Nine To Noon for Thursday 15 June 2017
09:05 London fire: questions over cladding
Many questions are being asked around dangerous flammable cladding following the horrific fire in London, which has so far been confirmed to have claimed 12 lives, with the death toll expected to rise. Kathryn Ryan talks with Jon O'Neill, from Britain's national fire safety organisation. He says there was a catastrophic failure of the cladding, which is used on buildings around the world.
09:20 Auckland tenants stung for landlords' water fees
A tenant advocate and a lobby group for landlords are calling for an overhaul to Auckland's confusing system for allocating water rates. Under the current system, tenants pay the metered rate of water while landlords are liable for a fixed connection charge of about two hundred dollars a year. But in many cases landlords are passing the fixed part of the rates on to tenants - often not realising they are meant to pay it. Kathryn Ryan speaks to Andrew King, chief executive of the Property Investors' Federation and to Iain Davies, a budgeting advisor at Care Waitakere Trust.
09:20 Make way for the fourth industrial revolution
When will the future arrive? According to the World Economic Forum we are already in the midst of the fourth industrial revolution... It's been dubbed the 'rise of the machines', but is the digital takeover here to steal our jobs, or help us move forward? Nicholas Davis, who is the head of the WEF society and innovation department talks to Kathryn Ryan about the potential consequences of the physical, digital and biological worlds merging.
09:45 UK correspondent
Kate Adie with the latest on the Grenfell Tower fire in West London, and more fall-out from last Friday's disastrous general election result for PM Theresa May.

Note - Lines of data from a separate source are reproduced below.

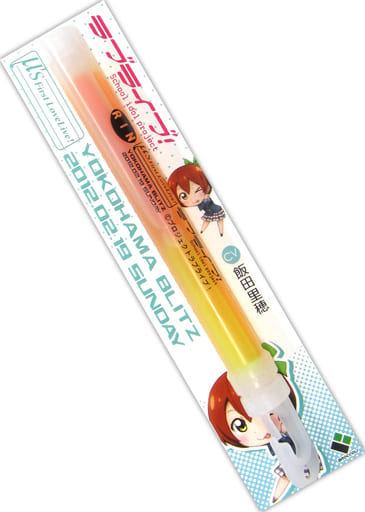 駿河屋 中古 星空凛 ペンライト ラブライブ M S First Lovelive 小物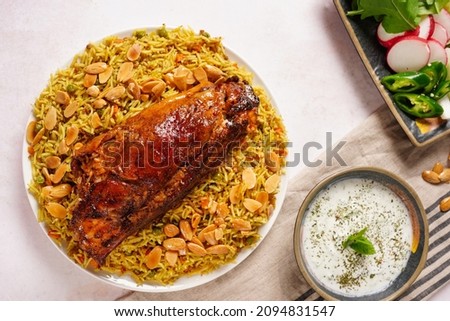 Arabic food sheep nick with rice 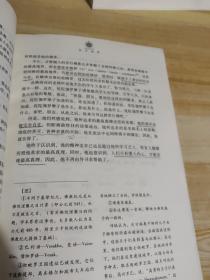 觉悟之道：佛陀最直接的教导《内有少量划线》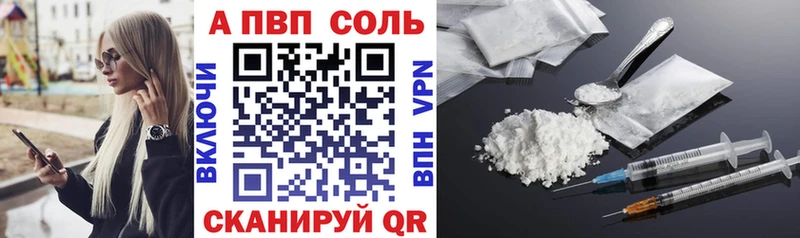 Alfa_PVP СК  Купить где  Сысерть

10:05 Seth Goldman: reinventing the meat aisle with plant protein
Seth Goldman is executive chairman of Beyond Meat, and before that the co-founder of successful organic drinks company Honest Tea. Beyond Meat is the first plant-based burger patty to be sold in the meat aisle of America's Whole Foods supermarket chain. In fact, his mission is to redefine the meat aisle as the "chicken, cow and plant protein section" of the supermarket. For Seth - who describes himself as an activist - sustainability should be more than clever marketing - it has to be ingrained in a business model.
10:35 Book review
No Middle Name by Lee Child. Published by Penguin Random House NZ.
10:45 The Reading
11:05 New technology
Paul Matthews on artificial Intelligence coming to a court near you, Aussies rolling out mandatory privacy breach reporting, and big announcements from US tech this week.
11:25 Ben Awa: Conscious parenting
Ben Awa leads Plunket's Improve for Change group for dads in Wainuiomata. Here fathers are working to improve relationships with their tamariki and whanau by putting into practice what Ben calls "conscious parenting".
11:45 Viewing
TV and Film writer Paul Casserly has been watching Netflix docu-series Keepers, about the unsolved murder of a nun in 1969, and TVNZ's multi night interactive tech extravaganza What Next.